• [Document text]:

Forbidden Island Play-Doh Throwdown
Moving the Crawl from early spring to summer made a huge difference; it’s a lot easier to play with Play-Doh when your hands aren’t freezing. Another big plus this year was moving it to the patio at Forbidden Island. I think the turnout was about three times what it’s been in the past for Sunday. Inky Louise was the clear queen of the Play-Doh, but everyone had at least one masterpiece. Here is my link to more pictures, and here are a few selections:
Inky Louise’s Blue Plate Special
Inky Louise created this fab chicken dinner blue plate special, complete with mashed potatoes & gravy (I mixed up the brown Play-Doh for her!), carrots, and some very wee, time consuming peas. Mr. Wong made a blue ribbon, so pleased he was with her efforts.
Mr. Wong’s Green Eggs and Ham
Mr. Wong made this lovely plate of green eggs & ham.
Mai Tai & Hanford share a Mystery Bowl
Time for a volcano bowl break! Here are Mai Tai and Hanford sharing a Mystery Bowl, and below is a volcano bowl made by Coco Loco.
Coco Loco’s Volcano Bowl
Mr. Wong, Phil & Buster’s Undersea Garden
Mr. Wong, Phil & Buster made this keen undersea garden — I especially love the pearl oyster.
Coco Loco’s Crab Rangoon
Coco Loco made this fab basket of Crab Rangoon, served with french fries & a spring roll — all tasty food items you can get at Forbidden Island.

Data excerpts
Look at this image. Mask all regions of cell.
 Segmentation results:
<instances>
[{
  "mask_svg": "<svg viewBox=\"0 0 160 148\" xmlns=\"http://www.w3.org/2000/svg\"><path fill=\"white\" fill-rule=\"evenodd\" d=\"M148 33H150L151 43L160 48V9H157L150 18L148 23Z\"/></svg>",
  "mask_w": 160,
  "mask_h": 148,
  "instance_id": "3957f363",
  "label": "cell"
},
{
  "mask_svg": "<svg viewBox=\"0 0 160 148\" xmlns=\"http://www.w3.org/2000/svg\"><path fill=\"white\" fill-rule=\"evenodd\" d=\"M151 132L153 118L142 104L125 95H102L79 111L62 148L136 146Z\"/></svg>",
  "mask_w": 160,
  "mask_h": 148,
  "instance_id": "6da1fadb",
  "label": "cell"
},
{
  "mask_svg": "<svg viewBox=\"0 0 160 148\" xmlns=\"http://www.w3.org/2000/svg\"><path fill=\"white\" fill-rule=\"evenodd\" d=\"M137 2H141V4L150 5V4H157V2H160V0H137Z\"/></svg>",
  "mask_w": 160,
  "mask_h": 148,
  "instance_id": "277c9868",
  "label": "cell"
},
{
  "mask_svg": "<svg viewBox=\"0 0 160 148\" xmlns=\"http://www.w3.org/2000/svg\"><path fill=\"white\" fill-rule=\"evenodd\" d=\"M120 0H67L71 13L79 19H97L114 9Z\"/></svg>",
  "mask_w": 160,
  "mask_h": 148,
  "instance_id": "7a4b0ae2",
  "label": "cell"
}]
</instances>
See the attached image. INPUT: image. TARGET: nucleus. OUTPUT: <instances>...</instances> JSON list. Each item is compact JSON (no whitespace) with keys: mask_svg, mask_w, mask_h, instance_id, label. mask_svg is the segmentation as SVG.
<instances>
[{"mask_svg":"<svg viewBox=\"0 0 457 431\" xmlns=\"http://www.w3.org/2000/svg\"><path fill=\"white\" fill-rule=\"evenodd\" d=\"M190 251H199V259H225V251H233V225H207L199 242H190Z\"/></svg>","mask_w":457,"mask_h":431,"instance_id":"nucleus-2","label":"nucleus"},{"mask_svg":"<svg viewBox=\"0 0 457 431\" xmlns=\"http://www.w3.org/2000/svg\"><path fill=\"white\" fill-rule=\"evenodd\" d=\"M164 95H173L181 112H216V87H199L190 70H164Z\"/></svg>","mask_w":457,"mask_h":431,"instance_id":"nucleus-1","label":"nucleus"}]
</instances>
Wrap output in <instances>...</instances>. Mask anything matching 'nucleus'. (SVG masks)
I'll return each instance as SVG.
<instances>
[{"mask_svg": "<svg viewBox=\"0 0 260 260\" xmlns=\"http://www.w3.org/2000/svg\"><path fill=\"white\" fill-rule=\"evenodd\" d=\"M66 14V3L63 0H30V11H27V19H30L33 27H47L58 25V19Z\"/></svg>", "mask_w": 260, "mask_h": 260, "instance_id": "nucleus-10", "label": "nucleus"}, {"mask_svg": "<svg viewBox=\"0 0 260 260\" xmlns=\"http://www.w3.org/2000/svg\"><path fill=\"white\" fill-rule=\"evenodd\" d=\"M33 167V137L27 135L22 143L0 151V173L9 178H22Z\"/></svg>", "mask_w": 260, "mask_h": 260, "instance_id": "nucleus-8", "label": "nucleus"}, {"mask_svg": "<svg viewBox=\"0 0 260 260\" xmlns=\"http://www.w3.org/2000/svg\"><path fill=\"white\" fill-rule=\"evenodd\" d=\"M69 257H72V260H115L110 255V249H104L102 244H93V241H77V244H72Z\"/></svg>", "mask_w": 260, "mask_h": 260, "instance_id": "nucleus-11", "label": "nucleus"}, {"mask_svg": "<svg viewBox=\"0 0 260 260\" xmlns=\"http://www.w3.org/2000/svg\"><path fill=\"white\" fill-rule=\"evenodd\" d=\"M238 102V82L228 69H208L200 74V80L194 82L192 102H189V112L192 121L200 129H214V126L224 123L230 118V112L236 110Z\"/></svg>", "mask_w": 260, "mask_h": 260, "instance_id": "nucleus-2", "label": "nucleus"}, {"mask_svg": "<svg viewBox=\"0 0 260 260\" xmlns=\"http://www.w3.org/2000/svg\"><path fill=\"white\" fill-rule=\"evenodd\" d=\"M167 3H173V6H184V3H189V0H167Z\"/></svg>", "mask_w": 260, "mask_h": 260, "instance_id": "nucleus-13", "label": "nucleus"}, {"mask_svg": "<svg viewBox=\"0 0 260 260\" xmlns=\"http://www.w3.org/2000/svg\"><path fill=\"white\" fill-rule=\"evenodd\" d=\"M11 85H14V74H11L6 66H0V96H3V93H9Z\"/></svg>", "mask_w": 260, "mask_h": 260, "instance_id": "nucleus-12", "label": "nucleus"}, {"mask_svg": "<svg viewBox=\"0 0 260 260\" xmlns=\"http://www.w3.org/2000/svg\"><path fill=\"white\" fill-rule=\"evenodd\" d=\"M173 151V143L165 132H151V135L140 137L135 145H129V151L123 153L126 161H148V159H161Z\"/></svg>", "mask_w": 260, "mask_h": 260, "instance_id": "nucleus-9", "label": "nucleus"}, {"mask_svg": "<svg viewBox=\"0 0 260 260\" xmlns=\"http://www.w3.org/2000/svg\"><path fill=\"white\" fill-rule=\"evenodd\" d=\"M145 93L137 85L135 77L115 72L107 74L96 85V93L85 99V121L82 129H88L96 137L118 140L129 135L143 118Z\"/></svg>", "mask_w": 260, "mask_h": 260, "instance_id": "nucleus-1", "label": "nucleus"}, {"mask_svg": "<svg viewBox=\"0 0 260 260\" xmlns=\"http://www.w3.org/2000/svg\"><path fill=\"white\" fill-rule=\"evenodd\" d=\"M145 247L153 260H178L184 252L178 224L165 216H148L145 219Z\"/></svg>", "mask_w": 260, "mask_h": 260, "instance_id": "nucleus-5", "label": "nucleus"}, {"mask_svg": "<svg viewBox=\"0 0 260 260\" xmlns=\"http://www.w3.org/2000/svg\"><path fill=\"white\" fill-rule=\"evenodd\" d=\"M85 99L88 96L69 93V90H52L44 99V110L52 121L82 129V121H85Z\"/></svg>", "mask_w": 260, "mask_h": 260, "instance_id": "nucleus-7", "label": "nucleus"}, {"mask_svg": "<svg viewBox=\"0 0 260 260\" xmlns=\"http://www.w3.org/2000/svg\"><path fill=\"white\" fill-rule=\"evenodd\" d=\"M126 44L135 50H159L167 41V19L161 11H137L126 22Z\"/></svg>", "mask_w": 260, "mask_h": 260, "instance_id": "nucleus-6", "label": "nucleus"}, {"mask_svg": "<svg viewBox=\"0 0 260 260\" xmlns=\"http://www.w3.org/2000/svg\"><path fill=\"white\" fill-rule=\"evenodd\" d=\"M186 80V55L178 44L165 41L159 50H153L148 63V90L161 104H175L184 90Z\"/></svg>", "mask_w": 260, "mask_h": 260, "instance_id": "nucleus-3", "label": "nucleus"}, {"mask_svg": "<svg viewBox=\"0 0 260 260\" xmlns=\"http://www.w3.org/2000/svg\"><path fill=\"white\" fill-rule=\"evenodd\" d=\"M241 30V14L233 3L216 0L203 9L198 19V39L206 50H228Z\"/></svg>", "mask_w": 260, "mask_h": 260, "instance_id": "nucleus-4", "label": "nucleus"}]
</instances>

• [Set exercise 1]:
Using the Play-Doh post, decide whether each statement agrees with it, answering yes or no and quoting the deciding words exactly: (a) This year's event took place on the patio at Forbidden Island. (b) Mr. Wong made the basket of Crab Rangoon. (c) Inky Louise's blue plate special included peas.
• [Set exercise 2]:
List each line of the records that contains the string "image".
The records are unrelated to the Play-Doh post.

• [Worked answer 1]:
(a) Yes: "moving it to the patio at Forbidden Island"
(b) No: "Coco Loco made this fab basket of Crab Rangoon"
(c) Yes: "carrots, and some very wee, time consuming peas"

• [Worked answer 2]:
Look at this image. Mask all regions of cell.
See the attached image. INPUT: image. TARGET: nucleus. OUTPUT: <instances>...</instances> JSON list. Each item is compact JSON (no whitespace) with keys: mask_svg, mask_w, mask_h, instance_id, label. mask_svg is the segmentation as SVG.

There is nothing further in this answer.